- Selected excerpt:
● ● ● ●
The first, Detecting more “undetectable” webspam, should trigger some heated comments at his blog. It shows how he was able to find what was claimed to be “undetectable” cloaking and web spam. Matt then issues his warning to webmasters:

More generally, if someone is trying to manipulate Google by deceptive cloaking, it means that a webserver is returning different content to Googlebot than to users. That’s a condition that can be checked for by algorithms or manually, and such cloaking is certainly not “undetectable.” For cloaking to be completely “undetectable,” it would have to be like that Steven Wright joke: “Last night somebody broke into my apartment and replaced everything with exact duplicates.” And a cloaking script that gave users and Googlebot exactly duplicate pages would be a bit pointless.

There are currently over thirty comments at Matt’s blog, I assume you will be able to find over a hundred by the end of today.
● ● ● ●
- Entries supplied:
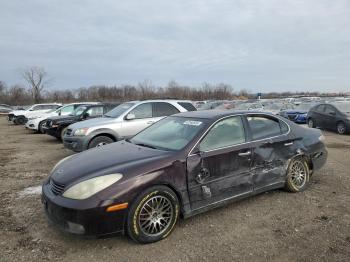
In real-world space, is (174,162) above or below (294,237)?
above

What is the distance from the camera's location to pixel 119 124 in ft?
27.9

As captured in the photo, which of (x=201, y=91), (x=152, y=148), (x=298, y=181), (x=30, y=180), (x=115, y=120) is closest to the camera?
(x=152, y=148)

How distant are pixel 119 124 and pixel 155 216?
516cm

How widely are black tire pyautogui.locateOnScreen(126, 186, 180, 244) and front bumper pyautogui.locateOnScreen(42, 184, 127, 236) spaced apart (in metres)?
0.14

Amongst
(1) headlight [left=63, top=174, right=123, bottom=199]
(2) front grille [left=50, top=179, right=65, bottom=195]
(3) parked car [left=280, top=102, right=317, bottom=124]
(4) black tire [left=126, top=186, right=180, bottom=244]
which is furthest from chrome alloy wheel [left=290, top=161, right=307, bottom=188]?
(3) parked car [left=280, top=102, right=317, bottom=124]

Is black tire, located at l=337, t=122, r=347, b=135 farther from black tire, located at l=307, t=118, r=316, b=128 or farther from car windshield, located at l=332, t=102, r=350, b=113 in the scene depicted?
black tire, located at l=307, t=118, r=316, b=128

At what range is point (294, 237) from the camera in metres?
3.74

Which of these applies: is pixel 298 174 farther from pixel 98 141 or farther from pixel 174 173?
pixel 98 141

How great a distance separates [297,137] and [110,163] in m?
3.36

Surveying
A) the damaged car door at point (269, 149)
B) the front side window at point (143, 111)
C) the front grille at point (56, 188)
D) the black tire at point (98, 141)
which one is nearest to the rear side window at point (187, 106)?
the front side window at point (143, 111)

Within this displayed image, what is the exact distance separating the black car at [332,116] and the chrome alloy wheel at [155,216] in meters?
12.7

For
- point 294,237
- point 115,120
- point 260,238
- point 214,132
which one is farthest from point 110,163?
point 115,120

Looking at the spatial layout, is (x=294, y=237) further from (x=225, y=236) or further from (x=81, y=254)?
(x=81, y=254)

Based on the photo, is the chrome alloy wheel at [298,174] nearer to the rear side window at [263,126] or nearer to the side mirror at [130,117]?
the rear side window at [263,126]
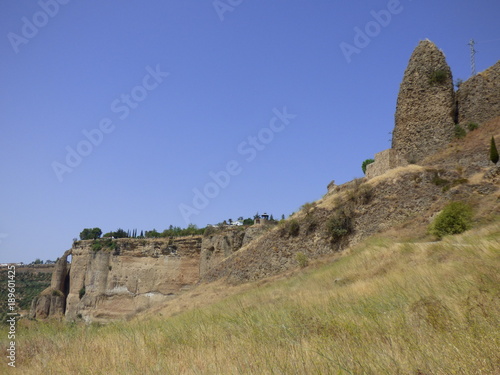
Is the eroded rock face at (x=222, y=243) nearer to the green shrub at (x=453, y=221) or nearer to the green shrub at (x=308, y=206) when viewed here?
the green shrub at (x=308, y=206)

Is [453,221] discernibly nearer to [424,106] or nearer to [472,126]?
[472,126]

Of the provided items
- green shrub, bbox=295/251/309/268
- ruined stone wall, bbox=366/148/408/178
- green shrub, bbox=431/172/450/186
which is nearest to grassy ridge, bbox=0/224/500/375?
green shrub, bbox=431/172/450/186

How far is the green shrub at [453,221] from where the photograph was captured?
14.0 metres

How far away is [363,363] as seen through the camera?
3398 mm

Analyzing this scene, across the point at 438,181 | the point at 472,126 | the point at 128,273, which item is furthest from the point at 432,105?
the point at 128,273

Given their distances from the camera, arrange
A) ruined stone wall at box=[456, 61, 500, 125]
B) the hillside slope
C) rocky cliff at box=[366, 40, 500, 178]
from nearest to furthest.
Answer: the hillside slope < ruined stone wall at box=[456, 61, 500, 125] < rocky cliff at box=[366, 40, 500, 178]

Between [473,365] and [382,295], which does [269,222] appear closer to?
[382,295]

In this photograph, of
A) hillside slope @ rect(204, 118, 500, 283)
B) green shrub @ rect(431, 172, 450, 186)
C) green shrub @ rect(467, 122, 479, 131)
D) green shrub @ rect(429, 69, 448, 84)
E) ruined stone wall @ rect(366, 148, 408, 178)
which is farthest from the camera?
ruined stone wall @ rect(366, 148, 408, 178)

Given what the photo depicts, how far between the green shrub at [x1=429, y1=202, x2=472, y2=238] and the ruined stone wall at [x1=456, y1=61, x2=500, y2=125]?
8.10 meters

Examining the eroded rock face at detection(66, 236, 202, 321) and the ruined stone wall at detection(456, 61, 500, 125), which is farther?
the eroded rock face at detection(66, 236, 202, 321)

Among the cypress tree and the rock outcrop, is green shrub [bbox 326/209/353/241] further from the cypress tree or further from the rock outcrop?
the rock outcrop

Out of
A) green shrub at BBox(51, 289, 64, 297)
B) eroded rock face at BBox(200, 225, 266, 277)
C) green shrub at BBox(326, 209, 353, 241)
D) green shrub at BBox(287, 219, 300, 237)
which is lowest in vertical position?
green shrub at BBox(326, 209, 353, 241)

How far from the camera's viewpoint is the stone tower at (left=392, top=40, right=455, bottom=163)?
69.8 ft

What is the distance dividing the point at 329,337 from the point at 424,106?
20083 mm
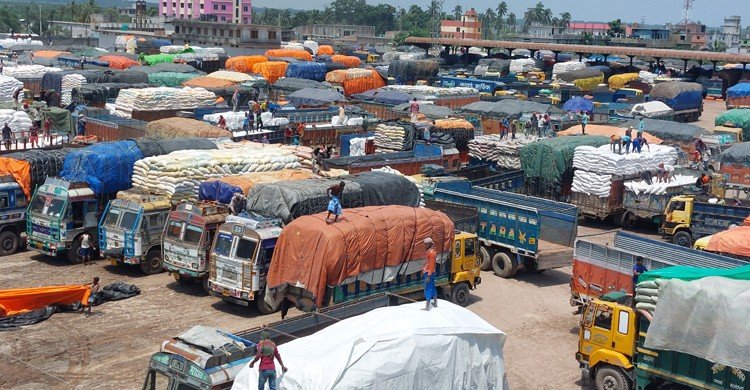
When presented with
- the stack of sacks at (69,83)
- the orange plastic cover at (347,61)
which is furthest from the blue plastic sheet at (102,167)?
the orange plastic cover at (347,61)

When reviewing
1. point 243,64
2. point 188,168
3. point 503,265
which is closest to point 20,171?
point 188,168

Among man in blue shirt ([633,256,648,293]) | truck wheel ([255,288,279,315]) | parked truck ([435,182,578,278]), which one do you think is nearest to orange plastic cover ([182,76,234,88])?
parked truck ([435,182,578,278])

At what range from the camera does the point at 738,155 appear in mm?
35344

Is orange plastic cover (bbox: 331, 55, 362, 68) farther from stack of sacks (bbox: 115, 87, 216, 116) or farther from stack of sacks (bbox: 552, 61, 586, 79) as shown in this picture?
stack of sacks (bbox: 115, 87, 216, 116)

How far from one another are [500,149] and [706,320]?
67.4 feet

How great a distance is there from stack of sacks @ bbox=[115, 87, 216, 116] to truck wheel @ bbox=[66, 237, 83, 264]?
1591cm

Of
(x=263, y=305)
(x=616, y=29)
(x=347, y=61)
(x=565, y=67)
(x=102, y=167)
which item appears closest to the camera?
(x=263, y=305)

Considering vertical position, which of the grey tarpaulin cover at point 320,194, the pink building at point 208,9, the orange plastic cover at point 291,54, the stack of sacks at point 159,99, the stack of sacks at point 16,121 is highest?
the pink building at point 208,9

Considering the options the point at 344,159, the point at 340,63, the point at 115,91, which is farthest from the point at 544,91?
the point at 344,159

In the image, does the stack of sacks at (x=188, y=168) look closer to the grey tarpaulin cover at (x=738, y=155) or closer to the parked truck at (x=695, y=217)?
the parked truck at (x=695, y=217)

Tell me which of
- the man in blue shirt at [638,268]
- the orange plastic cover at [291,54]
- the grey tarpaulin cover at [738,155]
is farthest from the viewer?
the orange plastic cover at [291,54]

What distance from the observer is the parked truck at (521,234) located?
2353 centimetres

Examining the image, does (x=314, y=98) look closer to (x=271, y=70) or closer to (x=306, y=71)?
(x=306, y=71)

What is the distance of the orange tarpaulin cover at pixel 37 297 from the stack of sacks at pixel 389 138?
16735 mm
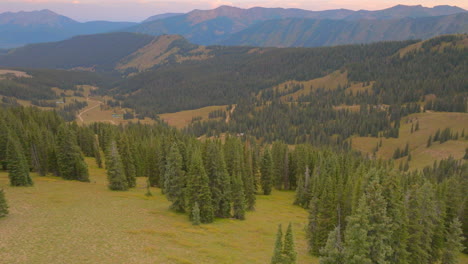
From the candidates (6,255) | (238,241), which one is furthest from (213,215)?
(6,255)

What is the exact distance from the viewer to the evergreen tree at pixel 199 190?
2200 inches

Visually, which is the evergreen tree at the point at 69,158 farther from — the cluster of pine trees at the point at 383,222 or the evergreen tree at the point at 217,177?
the cluster of pine trees at the point at 383,222

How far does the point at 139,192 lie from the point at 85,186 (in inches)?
499

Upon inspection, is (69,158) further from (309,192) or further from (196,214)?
(309,192)

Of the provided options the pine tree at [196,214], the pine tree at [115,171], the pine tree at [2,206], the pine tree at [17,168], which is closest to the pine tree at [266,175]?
the pine tree at [115,171]

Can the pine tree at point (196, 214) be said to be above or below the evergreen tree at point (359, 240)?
below

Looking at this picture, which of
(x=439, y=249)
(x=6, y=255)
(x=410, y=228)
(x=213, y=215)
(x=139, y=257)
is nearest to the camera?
(x=6, y=255)

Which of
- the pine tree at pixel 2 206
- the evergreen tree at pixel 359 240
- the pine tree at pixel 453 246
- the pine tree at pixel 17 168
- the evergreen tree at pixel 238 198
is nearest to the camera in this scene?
the evergreen tree at pixel 359 240

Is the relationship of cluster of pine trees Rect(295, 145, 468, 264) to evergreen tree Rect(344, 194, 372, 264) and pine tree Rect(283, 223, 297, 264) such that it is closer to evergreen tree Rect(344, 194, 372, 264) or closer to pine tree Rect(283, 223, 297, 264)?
evergreen tree Rect(344, 194, 372, 264)

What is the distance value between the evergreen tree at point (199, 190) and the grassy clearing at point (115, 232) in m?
2.58

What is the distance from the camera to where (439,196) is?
5938cm

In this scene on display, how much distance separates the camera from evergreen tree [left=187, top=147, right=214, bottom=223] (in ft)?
183

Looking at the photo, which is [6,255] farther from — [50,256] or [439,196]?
[439,196]

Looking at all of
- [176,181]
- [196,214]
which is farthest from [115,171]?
[196,214]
● ● ● ●
- Directive 1: Extract from the cloaking passage above the span that begins with the words "More generally, if" and ends after the words "end of today.", copying it with no changes.
- Directive 2: According to the cloaking passage, why is deceptive cloaking not "undetectable"?
- Directive 3: Name every distinct person, company, or web crawler that the cloaking passage mentions.

- Exercise answer 1:
More generally, if someone is trying to manipulate Google by deceptive cloaking, it means that a webserver is returning different content to Googlebot than to users. That’s a condition that can be checked for by algorithms or manually, and such cloaking is certainly not “undetectable.” For cloaking to be completely “undetectable,” it would have to be like that Steven Wright joke: “Last night somebody broke into my apartment and replaced everything with exact duplicates.” And a cloaking script that gave users and Googlebot exactly duplicate pages would be a bit pointless.

There are currently over thirty comments at Matt’s blog, I assume you will be able to find over a hundred by the end of today.

- Exercise answer 2: Deceptive cloaking means a webserver returns different content to Googlebot than to users, and that condition can be checked by algorithms or manually. To be completely undetectable, it would have to serve users and Googlebot exactly duplicate pages, and that would make the cloaking script pointless.

- Exercise answer 3: Matt, Google, Googlebot, Steven Wright